*REQUIRED ACTIONS:*
1. Retype the stretch of the passage on SVTC Technologies from "It operated facilities" through "failure analysis equipment.".
2. Which lines of the records contain the string "crowd", counting only matches with the same case? Show each of those lines in full.

*PASSAGE GIVEN:*
§ §
SVTC Technologies
- Company type: Private
- Industry: Semiconductor, MEMS, Nanotechnology, Microfluidics
- Founded: 2004
- Fate: Ceased operations October 15, 2012
- Headquarters: San Jose, CA United States
- Key people: Bert Bruggeman (CEO)
- Services: Development, Production, Analytical Services, Wafer Services
- Divisions: San Jose, Austin

= SVTC Technologies =

SVTC Technologies was a technology services company that provided development and commercialization services for semiconductor process-based technologies and products. SVTC operated from 2004 to October 2012.

It operated facilities in San Jose, California and Austin, Texas. SVTC provided development and production services for MEMS, microfluidics, high voltage, and Through-silicon via (TSV) technologies. These technologies are used in a variety of industries including semiconductor, life sciences, aerospace and defense, consumer-mobility and clean energy.

SVTC Technologies' fabrication facilities included 8 in CMOS and MEMS process tools as well as microscopy (Scanning electron microscope, Transmission electron microscopy, Atomic Force Microscope, Focused ion beam) and failure analysis equipment.

==History==
SVTC Technologies began operations as a subsidiary of Cypress Semiconductor in 2004. At that time, it was named the Silicon Valley Technology Center. It spun out of Cypress Semiconductor's Fab 1 facility. It became a privately owned, independent company in 2007. SVTC is funded by Oakhill Capital Partners and Tallwood Venture Capital.

In December 2007, SVTC acquired the Advanced Technology Development Facility (ATDF), a subsidiary of SEMATECH. At that time, the name was changed to SVTC Technologies.
§ §
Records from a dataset

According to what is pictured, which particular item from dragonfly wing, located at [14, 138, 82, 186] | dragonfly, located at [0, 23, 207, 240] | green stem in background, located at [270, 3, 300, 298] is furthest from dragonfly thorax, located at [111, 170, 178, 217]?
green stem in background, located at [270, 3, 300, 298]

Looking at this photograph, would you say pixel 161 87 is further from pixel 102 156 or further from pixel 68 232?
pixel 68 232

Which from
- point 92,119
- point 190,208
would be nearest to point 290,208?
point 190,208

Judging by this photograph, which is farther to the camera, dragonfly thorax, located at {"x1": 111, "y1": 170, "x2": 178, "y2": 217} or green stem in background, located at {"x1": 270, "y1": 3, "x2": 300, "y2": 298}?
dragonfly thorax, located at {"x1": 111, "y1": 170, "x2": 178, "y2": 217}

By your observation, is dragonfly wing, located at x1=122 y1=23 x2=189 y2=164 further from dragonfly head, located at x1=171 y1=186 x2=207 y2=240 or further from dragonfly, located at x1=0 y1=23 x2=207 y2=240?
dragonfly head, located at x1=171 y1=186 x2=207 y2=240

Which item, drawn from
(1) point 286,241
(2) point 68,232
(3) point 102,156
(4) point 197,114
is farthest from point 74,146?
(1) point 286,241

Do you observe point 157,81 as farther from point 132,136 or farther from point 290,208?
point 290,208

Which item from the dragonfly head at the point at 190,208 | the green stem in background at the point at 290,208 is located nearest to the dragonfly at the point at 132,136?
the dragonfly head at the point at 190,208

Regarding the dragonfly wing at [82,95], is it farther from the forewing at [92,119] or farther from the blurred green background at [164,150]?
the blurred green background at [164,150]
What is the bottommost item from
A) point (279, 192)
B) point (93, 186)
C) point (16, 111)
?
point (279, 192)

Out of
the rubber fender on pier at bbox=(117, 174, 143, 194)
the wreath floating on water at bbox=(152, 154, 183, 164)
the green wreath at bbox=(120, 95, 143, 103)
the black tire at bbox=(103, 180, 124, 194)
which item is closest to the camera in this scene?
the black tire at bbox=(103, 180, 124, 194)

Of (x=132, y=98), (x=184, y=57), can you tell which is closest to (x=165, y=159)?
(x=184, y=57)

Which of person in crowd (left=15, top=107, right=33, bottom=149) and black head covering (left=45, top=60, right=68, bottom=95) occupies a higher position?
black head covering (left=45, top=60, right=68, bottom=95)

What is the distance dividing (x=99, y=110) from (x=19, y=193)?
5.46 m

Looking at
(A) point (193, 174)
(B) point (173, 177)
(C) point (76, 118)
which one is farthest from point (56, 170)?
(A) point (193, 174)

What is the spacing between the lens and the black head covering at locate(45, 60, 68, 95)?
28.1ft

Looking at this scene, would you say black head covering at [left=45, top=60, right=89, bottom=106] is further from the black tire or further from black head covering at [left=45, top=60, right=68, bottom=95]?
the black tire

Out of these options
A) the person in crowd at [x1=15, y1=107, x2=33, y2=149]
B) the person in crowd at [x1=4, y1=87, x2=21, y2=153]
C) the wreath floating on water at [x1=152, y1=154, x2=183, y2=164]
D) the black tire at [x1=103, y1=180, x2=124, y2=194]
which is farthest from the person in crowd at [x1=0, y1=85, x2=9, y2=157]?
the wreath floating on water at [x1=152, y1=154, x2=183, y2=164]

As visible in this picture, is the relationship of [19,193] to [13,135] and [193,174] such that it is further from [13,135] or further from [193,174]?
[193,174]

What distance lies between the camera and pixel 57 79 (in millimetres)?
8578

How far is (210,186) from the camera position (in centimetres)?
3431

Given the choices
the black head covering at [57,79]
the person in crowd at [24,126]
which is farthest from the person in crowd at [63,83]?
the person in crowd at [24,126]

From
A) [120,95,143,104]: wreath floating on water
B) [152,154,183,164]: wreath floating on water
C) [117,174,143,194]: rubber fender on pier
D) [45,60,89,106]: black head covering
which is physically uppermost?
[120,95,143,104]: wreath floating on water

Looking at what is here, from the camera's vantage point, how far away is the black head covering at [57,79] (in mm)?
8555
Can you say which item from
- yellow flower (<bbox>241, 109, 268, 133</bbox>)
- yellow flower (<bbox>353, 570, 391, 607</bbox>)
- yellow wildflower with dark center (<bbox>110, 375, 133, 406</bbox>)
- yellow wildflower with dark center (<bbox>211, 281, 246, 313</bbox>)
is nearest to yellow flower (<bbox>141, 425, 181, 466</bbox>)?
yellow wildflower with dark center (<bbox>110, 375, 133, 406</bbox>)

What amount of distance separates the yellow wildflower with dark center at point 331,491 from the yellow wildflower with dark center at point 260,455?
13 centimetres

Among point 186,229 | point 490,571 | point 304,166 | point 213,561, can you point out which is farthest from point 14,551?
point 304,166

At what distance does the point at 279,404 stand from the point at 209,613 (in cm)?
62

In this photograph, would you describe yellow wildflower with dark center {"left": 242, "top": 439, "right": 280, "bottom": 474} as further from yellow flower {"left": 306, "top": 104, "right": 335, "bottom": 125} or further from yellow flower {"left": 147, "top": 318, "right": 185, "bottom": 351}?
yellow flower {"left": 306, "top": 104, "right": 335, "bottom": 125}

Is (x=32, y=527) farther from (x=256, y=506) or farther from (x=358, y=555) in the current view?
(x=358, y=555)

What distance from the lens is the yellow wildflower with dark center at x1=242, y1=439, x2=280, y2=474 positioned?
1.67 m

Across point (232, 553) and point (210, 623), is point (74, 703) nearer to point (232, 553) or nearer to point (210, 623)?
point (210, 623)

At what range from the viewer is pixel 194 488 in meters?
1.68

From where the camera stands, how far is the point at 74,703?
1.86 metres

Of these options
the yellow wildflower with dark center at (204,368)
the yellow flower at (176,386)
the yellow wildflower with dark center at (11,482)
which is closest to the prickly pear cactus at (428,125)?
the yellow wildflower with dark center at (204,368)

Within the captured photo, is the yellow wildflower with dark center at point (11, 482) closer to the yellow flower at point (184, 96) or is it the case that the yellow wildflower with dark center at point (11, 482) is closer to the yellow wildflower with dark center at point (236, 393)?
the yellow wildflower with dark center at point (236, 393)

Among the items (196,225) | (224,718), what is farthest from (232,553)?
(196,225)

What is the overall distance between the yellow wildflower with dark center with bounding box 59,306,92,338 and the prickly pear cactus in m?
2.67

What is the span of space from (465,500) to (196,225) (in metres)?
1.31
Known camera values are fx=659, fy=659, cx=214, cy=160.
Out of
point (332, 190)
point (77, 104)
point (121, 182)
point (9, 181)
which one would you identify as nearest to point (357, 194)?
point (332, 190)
§ §
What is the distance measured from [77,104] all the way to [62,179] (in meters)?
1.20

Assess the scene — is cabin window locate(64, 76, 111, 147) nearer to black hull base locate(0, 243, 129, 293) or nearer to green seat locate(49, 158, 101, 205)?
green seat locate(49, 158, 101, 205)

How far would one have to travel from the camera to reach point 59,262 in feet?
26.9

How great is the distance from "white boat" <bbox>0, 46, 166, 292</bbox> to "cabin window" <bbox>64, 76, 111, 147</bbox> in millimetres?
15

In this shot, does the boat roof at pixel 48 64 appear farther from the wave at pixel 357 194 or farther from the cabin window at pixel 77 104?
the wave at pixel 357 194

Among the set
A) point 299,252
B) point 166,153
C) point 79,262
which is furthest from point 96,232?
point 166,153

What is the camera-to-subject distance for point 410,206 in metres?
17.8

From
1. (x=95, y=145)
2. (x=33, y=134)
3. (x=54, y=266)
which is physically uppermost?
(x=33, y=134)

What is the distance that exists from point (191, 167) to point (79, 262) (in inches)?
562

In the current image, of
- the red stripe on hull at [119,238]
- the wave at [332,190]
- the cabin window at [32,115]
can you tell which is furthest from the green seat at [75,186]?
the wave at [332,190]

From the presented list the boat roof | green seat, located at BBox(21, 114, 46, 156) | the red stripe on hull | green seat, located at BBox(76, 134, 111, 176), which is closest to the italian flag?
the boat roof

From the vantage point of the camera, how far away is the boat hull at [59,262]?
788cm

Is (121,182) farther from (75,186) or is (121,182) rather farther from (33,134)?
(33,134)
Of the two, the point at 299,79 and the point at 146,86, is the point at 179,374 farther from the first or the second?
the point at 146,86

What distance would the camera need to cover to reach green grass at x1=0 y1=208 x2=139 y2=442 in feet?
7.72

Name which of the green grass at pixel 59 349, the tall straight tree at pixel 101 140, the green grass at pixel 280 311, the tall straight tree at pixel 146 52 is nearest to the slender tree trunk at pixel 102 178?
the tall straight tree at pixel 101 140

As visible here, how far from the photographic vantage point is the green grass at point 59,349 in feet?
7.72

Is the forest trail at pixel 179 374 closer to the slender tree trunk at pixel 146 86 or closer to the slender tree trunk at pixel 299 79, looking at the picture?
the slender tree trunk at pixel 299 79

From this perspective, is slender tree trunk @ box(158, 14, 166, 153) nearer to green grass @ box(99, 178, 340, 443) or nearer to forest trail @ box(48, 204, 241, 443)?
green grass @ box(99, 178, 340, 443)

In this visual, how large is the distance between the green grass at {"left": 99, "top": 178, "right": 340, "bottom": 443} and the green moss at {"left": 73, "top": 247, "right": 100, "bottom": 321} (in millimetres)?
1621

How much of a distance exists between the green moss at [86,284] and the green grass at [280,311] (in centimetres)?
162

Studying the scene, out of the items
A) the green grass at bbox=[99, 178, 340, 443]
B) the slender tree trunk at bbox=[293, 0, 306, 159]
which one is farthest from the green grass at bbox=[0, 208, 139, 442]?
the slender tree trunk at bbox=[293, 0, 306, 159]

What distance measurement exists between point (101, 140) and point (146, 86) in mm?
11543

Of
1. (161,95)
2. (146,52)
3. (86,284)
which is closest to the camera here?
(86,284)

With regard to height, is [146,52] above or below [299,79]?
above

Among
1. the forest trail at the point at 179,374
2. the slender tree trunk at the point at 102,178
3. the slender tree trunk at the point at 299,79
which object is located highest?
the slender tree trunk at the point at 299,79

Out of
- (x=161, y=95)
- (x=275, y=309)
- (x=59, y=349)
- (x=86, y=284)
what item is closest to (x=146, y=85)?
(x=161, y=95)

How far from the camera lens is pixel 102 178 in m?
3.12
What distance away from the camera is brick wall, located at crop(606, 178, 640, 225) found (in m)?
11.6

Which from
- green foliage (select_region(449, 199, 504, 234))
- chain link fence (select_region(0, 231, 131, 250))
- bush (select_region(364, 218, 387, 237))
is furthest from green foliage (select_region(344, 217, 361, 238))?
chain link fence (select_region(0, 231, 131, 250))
§ §
*ANSWERS TO THE TASKS:*
1.
It operated facilities in San Jose, California and Austin, Texas. SVTC provided development and production services for MEMS, microfluidics, high voltage, and Through-silicon via (TSV) technologies. These technologies are used in a variety of industries including semiconductor, life sciences, aerospace and defense, consumer-mobility and clean energy.

SVTC Technologies' fabrication facilities included 8 in CMOS and MEMS process tools as well as microscopy (Scanning electron microscope, Transmission electron microscopy, Atomic Force Microscope, Focused ion beam) and failure analysis equipment.

2.
Which of person in crowd (left=15, top=107, right=33, bottom=149) and black head covering (left=45, top=60, right=68, bottom=95) occupies a higher position?
A) the person in crowd at [x1=15, y1=107, x2=33, y2=149]
B) the person in crowd at [x1=4, y1=87, x2=21, y2=153]
which is farthest from the person in crowd at [x1=0, y1=85, x2=9, y2=157]?
the person in crowd at [24,126]
which is farthest from the person in crowd at [63,83]?
the person in crowd at [24,126]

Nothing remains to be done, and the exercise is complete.